## Exercise
Reproduce word for word the lines of the material from the one containing "In the image shown, is" through the last line, both ends included.

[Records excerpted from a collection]
****
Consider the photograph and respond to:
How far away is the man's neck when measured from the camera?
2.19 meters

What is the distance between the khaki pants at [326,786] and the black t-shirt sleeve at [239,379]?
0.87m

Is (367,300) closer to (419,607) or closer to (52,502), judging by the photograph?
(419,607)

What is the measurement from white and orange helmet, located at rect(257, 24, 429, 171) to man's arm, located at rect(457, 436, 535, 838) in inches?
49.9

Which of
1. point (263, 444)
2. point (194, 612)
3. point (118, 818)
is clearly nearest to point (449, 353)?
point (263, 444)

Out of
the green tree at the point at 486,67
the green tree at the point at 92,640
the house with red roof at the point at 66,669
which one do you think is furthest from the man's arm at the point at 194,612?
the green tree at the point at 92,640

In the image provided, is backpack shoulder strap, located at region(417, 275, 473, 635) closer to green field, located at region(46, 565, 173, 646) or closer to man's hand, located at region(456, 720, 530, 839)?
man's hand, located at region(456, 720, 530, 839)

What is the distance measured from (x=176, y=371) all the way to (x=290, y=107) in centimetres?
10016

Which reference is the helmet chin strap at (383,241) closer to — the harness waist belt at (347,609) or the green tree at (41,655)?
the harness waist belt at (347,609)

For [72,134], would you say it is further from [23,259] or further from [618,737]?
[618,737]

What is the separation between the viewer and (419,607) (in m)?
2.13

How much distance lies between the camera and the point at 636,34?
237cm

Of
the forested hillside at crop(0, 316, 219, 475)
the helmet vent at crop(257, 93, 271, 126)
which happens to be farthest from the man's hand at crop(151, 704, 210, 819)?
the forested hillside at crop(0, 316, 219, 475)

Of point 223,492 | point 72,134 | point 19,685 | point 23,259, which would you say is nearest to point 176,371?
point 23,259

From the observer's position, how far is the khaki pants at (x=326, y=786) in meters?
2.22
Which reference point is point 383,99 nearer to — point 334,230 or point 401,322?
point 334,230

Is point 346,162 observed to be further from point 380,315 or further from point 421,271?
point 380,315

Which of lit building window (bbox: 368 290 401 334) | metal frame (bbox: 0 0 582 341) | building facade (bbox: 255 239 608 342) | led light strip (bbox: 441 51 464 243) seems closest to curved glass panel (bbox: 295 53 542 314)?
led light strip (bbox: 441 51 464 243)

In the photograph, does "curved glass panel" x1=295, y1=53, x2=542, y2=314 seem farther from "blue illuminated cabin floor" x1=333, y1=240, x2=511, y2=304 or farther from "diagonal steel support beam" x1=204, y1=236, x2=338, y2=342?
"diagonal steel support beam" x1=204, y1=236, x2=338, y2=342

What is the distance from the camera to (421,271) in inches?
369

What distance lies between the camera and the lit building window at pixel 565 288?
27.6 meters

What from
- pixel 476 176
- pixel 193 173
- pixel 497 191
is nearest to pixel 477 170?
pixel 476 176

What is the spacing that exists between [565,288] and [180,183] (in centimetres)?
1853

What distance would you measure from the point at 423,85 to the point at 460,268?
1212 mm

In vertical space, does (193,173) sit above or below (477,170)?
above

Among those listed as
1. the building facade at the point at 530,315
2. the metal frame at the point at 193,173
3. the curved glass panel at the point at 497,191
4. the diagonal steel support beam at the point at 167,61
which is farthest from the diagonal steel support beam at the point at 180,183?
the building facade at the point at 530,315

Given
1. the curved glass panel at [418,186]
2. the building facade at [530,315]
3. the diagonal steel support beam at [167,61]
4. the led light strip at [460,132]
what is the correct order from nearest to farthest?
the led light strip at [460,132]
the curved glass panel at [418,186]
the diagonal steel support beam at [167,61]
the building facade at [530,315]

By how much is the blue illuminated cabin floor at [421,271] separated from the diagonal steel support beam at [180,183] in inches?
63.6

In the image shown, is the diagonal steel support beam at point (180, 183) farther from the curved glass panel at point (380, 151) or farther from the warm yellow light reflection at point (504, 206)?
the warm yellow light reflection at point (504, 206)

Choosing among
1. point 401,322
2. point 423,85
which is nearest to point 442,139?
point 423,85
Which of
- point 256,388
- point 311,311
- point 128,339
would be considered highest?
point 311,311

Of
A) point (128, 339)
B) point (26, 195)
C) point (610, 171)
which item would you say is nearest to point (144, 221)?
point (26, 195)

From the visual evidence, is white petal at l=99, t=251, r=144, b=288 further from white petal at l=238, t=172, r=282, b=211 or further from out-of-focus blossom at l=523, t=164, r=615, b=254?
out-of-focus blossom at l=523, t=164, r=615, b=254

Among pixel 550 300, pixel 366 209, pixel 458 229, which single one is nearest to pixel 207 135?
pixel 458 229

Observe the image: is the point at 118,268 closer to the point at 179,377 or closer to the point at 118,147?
****
## Task result
In the image shown, is the diagonal steel support beam at point (180, 183) farther from the curved glass panel at point (380, 151) or farther from the warm yellow light reflection at point (504, 206)?
the warm yellow light reflection at point (504, 206)

Choosing among
1. point 401,322
2. point 423,85
which is nearest to point 442,139?
point 423,85
Which of
- point 256,388
- point 311,311
- point 128,339
would be considered highest?
point 311,311

Of
A) point (128, 339)
B) point (26, 195)
C) point (610, 171)
which item would you say is nearest to point (144, 221)?
point (26, 195)

From the visual evidence, is white petal at l=99, t=251, r=144, b=288 further from white petal at l=238, t=172, r=282, b=211 or further from out-of-focus blossom at l=523, t=164, r=615, b=254?
out-of-focus blossom at l=523, t=164, r=615, b=254

Among pixel 550 300, pixel 366 209, pixel 458 229, which single one is nearest to pixel 207 135?
pixel 458 229

Observe the image: is the point at 118,268 closer to the point at 179,377 or closer to the point at 118,147?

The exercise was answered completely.